Saved entries:
════════════════════

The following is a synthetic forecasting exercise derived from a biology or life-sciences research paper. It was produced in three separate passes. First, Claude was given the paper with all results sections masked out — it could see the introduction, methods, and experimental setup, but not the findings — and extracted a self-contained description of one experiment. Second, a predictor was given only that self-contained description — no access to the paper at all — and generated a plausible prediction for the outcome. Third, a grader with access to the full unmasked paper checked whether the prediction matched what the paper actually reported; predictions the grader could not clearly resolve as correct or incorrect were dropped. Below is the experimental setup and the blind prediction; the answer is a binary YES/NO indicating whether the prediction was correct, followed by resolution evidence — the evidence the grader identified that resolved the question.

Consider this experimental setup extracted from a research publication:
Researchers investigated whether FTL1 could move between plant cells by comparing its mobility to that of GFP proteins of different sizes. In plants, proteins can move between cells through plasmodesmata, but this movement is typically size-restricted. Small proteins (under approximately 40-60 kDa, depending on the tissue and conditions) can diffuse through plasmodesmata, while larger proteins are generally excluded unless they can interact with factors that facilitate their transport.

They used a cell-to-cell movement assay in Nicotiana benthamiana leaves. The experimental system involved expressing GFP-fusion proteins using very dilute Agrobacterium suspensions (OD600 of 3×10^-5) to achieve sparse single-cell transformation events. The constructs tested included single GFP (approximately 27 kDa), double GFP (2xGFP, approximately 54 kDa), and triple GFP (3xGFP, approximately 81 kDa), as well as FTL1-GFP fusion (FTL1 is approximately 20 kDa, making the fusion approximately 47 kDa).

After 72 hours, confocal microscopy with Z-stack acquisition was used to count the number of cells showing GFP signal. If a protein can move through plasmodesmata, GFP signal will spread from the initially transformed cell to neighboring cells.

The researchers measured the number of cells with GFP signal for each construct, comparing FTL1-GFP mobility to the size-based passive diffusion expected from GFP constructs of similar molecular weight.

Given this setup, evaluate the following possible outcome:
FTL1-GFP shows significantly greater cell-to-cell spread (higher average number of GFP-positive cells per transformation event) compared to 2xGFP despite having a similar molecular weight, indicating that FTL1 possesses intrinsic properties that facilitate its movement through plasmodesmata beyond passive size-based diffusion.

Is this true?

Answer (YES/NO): YES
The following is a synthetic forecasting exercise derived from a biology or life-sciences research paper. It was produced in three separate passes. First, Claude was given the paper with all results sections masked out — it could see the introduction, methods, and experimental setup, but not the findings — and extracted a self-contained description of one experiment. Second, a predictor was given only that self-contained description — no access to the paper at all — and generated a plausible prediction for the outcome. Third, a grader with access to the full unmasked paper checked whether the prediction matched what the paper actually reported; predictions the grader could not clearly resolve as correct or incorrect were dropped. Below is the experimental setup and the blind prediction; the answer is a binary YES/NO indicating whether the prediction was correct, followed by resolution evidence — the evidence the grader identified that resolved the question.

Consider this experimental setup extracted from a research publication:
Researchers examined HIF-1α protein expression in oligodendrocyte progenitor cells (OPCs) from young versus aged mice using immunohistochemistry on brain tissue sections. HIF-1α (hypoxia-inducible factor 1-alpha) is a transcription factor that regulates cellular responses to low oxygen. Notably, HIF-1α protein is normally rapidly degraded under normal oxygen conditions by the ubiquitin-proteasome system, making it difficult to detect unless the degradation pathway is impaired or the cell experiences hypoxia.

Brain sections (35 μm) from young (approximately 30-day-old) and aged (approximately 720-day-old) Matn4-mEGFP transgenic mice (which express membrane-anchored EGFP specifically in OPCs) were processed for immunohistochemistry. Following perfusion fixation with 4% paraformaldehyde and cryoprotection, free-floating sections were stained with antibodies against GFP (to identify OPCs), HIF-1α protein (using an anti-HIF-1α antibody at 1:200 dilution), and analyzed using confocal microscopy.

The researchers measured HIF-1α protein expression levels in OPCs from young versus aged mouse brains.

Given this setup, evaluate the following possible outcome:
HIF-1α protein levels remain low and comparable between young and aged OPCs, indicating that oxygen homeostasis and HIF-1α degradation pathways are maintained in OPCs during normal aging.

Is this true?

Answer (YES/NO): NO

════════════════════

# Task brief
Show, from the entries above, every line that includes the string "measured".

# Exercise solution
The researchers measured the number of cells with GFP signal for each construct, comparing FTL1-GFP mobility to the size-based passive diffusion expected from GFP constructs of similar molecular weight.
The researchers measured HIF-1α protein expression levels in OPCs from young versus aged mouse brains.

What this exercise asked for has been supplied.